__TAREFA ESCRITA 1__: Pode reescrever o texto sobre o Ministério Público do Pará, tudo desde "Pondere-se, afinal, que" até "terra, e permanecerá.", trocando "organizações" por "entidades"?
__TAREFA ESCRITA 2__: Como você daria continuidade ao texto sobre o Ministério Público do Pará a partir do ponto em que ele para?

__TEXTO PARA LEITURA__:
=-=-=
Tentamos por diversas vezes marcar uma 
reunião com os representantes do Ministério Público do Estado do Pará, 
para rediscutir os termos da denúncia oferecida, inclusive com o 
oferecimento de novas provas, mas sem sucesso. O que há de concreto e 
objetivo nisso tudo é uma série ofícios com pedidos de designação da 
aludida reunião, todos eles infrutíferos.
Nesse ponto, somos obrigados a citar a 
própria Lei Orgânica do Ministério Público do Estado do Pará (Lei 
Complementar estadual n. 057, de 06 de julho de 2006), que prevê, nos 
seus artigos 60, II e 154, XI, o seguinte, in verbis:
Art. 60, II. Atender a qualquer do povo, tomando as providências cabíveis;
Art. 154. São deveres do membro do Ministério Público, dentre outros previstos em lei ou em ato normativo da instituição:
XI – atender ao público na sede da 
respectiva Procuradoria de Justiça ou Promotoria de Justiça, no horário 
normal de expediente, e atender aos interessados, nos casos urgentes, a 
qualquer momento.
Pondere-se, afinal, que as organizações 
que assinam essa nota não tencionam macular a garantia institucional de 
independência funcional do Ministério Público do Estado do Pará no 
exercício das suas funções. Tampouco, objetivam duvidar da 
imparcialidade e competência deste ou daquele membro do Parquet, até 
porque neste caso já atuaram pelo menos cinco Promotores, ao sabor dos 
vaivens do serviço público. A sociedade civil, por seu turno, permanece 
nesta terra, e permanecerá.
=-=-=
__TRECHO DA LISTAGEM__:
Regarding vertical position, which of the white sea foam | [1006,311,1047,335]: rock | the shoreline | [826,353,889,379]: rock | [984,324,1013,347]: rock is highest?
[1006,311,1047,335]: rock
=-=-=
__RESPOSTA CORRETA 1__:
Pondere-se, afinal, que as entidades 
que assinam essa nota não tencionam macular a garantia institucional de 
independência funcional do Ministério Público do Estado do Pará no 
exercício das suas funções. Tampouco, objetivam duvidar da 
imparcialidade e competência deste ou daquele membro do Parquet, até 
porque neste caso já atuaram pelo menos cinco Promotores, ao sabor dos 
vaivens do serviço público. A sociedade civil, por seu turno, permanece 
nesta terra, e permanecerá.

__RESPOSTA CORRETA 2__:
Ao contrário do que possa alguém 
imaginar, as entidades signatárias veem o Ministério Público um aliado 
político e um defensor das causas públicas e coletivas. Todo esse 
esforço é animado única e exclusivamente pela vontade de respaldar o 
MPE/PA para que desenvolva sua função constitucional com maior coragem e
 galhardia, fazendo valer sua independência, fortemente ancorado na 
realidade fática dos conflitos socioambientais existentes em nossa 
região.
Além disso, lutamos por nossos direitos 
com insistência por termos a convicção de que seremos nós, mulheres, 
estudantes, agricultores familiares, quilombolas, comunidades pastorais e
 cidadãos comuns, os principais prejudicados pelos danos advindos de uma
 atuação ministerial inadequada nesse caso de extrema relevância e 
risco. A questão da Cargill é urgente e de interesse público dos povos 
da Amazônia e não somente desse órgão ministerial.
Não podemos mais esperar!
ASSOCIAÇÃO DAS MULHERES DOMÉSTICAS DE SANTARÉM (AMDS)
Judith Ribeiro Gama
Secretária Geral
Judith Ribeiro Gama
Secretária Geral
COMISSÃO PASTORAL DA TERRA
Gilson Rêgo
Gilson Rêgo
COMISSÃO DIOCESANA DE JUSTIÇA E PAZ – SANTARÉM
Pe. Edilberto Sena
Pe. Edilberto Sena
FEDERAÇÃO DAS ORGANIZAÇÕES QUILOMBOLAS DE SANRARÉM (FOQS)
FRENTE EM DEFESA DA AMAZÔNIA (FDA)
UNIÃO DOS ESTUDANTES DE ENSINO SUPERIOR DE SANTARÉM (UES)
SINDICATO DOS TRABALHADORES E TRABALHADORAS RURAIS DE SANTARÉM
FRENTE EM DEFESA DA AMAZÔNIA (FDA)
UNIÃO DOS ESTUDANTES DE ENSINO SUPERIOR DE SANTARÉM (UES)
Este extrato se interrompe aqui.